Brockton has been summoned, under admittedly dodgy circumstances, to help solve the mystery of the crucified man. The authors render a vividly clear description of the forensic investigation that Brockton undertakes, including a facial reconstruction of the victim done in Virginia, based on a CT scan run in an Avignon hospital and uploaded via computer to the forensic artist in the U.S. The results are stunning in that the results render a face very much like that of the ghostly visage on the Shroud of Turin!
What follows is a highly imaginative tale that presents a highly speculative explanation for the origin of the Shroud and how it ties into the mysterious remains of the crucified man in the ossuary. The search for truth is not without its present day dangers, however, as Brockton, Miranda and Stefan Beauvoir become the targets of a shadowy conspiracy whose goal seems to be possession of the skeletal remains—but to what purpose and to what ends?
The book is not without its flaws, most of which seem to center upon the protagonist Bill Brockton himself. He demonstrates a stunning ignorance of European history and culture, especially for an academic of international repute. But perhaps he slept through his undergraduate Western Civ classes so he would be awake during his human osteology class! The attraction he feels for Miranda, his grad assistant, subordinate, and many years his junior, is a little on the creep side—especially in the 21st Century.

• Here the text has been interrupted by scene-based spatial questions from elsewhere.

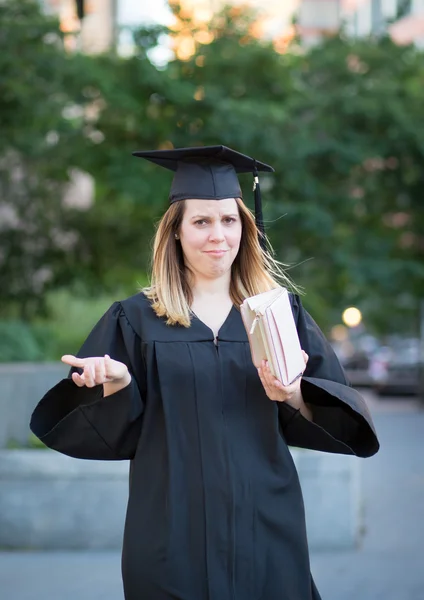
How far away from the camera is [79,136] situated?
16047mm

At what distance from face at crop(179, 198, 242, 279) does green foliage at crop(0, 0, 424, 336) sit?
29.6ft

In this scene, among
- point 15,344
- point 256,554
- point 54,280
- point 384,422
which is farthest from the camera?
point 384,422

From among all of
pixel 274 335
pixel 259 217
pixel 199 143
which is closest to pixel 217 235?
pixel 259 217

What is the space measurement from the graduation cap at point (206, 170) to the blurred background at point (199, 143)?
638 cm

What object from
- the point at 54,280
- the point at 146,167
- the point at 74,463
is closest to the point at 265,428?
the point at 74,463

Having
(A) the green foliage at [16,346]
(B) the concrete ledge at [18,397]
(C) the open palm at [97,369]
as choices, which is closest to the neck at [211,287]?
(C) the open palm at [97,369]

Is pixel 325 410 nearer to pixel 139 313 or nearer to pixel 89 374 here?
pixel 139 313

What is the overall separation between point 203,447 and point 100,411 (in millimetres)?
341

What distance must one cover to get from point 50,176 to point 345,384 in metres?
16.1

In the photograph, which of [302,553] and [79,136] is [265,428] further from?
[79,136]

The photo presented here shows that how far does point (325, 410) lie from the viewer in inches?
130

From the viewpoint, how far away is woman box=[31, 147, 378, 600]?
10.1ft

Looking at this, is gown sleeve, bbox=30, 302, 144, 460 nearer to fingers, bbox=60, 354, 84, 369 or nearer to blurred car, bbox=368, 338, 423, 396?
fingers, bbox=60, 354, 84, 369

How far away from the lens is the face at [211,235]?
327cm
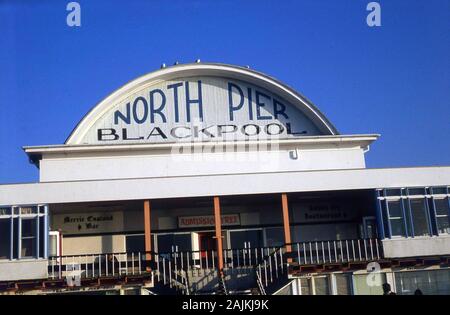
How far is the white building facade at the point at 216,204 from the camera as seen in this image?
12352mm

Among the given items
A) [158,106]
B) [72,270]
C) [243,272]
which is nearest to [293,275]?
[243,272]

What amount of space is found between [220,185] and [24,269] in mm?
4686

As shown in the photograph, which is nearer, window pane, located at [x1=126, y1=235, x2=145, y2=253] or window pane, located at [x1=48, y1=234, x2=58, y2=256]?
window pane, located at [x1=48, y1=234, x2=58, y2=256]

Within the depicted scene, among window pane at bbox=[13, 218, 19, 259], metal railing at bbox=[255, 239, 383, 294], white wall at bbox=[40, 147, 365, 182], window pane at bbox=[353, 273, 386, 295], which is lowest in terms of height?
window pane at bbox=[353, 273, 386, 295]

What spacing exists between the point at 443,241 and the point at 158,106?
7.96 metres

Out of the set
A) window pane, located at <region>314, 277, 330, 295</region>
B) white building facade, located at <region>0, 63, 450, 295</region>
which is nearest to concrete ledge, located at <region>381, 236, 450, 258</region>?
white building facade, located at <region>0, 63, 450, 295</region>

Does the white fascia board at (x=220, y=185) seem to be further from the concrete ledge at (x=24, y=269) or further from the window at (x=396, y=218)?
the concrete ledge at (x=24, y=269)

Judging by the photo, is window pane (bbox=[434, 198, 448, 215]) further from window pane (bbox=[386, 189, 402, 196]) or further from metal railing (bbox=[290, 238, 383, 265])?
metal railing (bbox=[290, 238, 383, 265])

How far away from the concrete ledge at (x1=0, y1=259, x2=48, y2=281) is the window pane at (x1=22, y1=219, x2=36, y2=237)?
0.63 m

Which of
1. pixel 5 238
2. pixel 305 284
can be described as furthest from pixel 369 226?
pixel 5 238

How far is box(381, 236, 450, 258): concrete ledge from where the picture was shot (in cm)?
1294

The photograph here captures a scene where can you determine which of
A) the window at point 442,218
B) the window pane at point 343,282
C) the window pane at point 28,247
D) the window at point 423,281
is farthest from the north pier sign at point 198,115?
the window at point 423,281

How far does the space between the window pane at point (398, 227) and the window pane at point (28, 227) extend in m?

But this is a very clever and inventive novel that weaves real history and real historical figures—both from the 14th Century and the present– into its very fabric. The denouement may be unnecessarily dark and overly byzantine but it remains a well-crafted and well-researched tale of imaginative historical fiction. It is also a loving homage to the city of Avignon and its descriptive flairs and attention to local detail is admirable.
Three trowels for The Inquisitor’s Key.